All Products
Search
Document Center

PolarDB:UTL_MATCH

Last Updated:Oct 27, 2025

Handling external input, data integration, and data cleaning often involves strings that do not match exactly. These mismatches are caused by spelling errors, abbreviations, or inconsistent formats. For example, although John Smith and Jon Smyth refer to the same person, a simple equality comparison cannot identify their association. The UTL_MATCH built-in package in PolarDB for PostgreSQL (Compatible with Oracle) solves this problem. It uses the Jaro-Winkler algorithm to calculate the similarity between two strings. This lets you perform fuzzy matching, data deduplication, and data cleaning directly in the database.

Overview

UTL_MATCH is a built-in toolkit that is highly compatible with Oracle. It calculates the similarity between two strings. The package is based on the Jaro-Winkler algorithm. This algorithm works well for comparing short strings, such as names and addresses, because it gives a higher similarity score to strings that share a common prefix.

The package includes the following two core functions:

Function

Return type

Description

JARO_WINKLER(s1 VARCHAR2, s2 VARCHAR2)

BINARY_DOUBLE

Calculates the Jaro-Winkler similarity score for two strings. The return value is between 0.0 and 1.0. A score of 1.0 indicates an exact match.

JARO_WINKLER_SIMILARITY(s1 VARCHAR2, s2 VARCHAR2)

PLS_INTEGER

Calculates the Jaro-Winkler similarity percentage for two strings. The return value ranges from 0 to 100, where 100 indicates an exact match. This value is the integer part of the JARO_WINKLER function's result multiplied by 100.

Algorithm characteristics

  • Assigns a higher weight to matching characters at the beginning of the string.

  • Is sensitive to character order but allows for some character transposition.

Data for analysis -
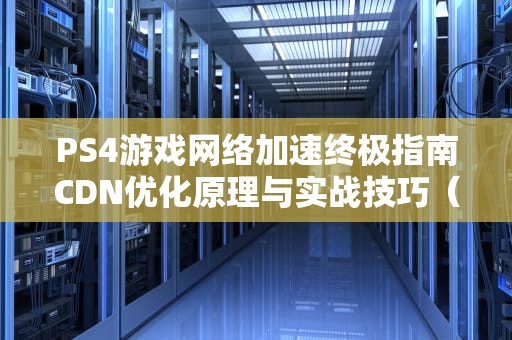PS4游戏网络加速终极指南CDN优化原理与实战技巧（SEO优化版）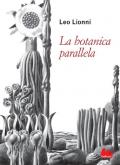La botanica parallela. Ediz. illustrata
--
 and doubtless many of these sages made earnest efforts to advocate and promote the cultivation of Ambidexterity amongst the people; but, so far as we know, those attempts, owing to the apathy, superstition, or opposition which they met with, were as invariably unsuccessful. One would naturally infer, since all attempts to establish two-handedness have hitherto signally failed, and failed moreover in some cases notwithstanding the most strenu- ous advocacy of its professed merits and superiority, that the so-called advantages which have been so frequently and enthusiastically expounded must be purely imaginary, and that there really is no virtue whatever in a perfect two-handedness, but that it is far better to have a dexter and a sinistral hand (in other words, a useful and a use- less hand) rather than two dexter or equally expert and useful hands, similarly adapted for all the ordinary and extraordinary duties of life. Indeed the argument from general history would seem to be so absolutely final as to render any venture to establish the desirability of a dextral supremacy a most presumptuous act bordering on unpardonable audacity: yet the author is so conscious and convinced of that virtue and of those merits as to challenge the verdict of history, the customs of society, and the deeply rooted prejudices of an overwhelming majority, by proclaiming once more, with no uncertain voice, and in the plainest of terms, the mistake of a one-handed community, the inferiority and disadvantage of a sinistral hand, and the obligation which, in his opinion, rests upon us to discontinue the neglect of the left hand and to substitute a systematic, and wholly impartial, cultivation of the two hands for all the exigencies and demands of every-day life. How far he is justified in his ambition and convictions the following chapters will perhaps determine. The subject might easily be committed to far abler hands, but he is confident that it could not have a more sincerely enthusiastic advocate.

Work order - Translate this sentence from the UTL_MATCH page into Spanish: "This algorithm works well for comparing short strings, such as names and addresses, because it gives a higher similarity score to strings that share a common prefix." Work only from the UTL_MATCH page, not from the entries.

Reply to the exercise - Este algoritmo funciona bien para comparar cadenas cortas, como nombres y direcciones, porque otorga una puntuación de similitud más alta a las cadenas que comparten un prefijo común.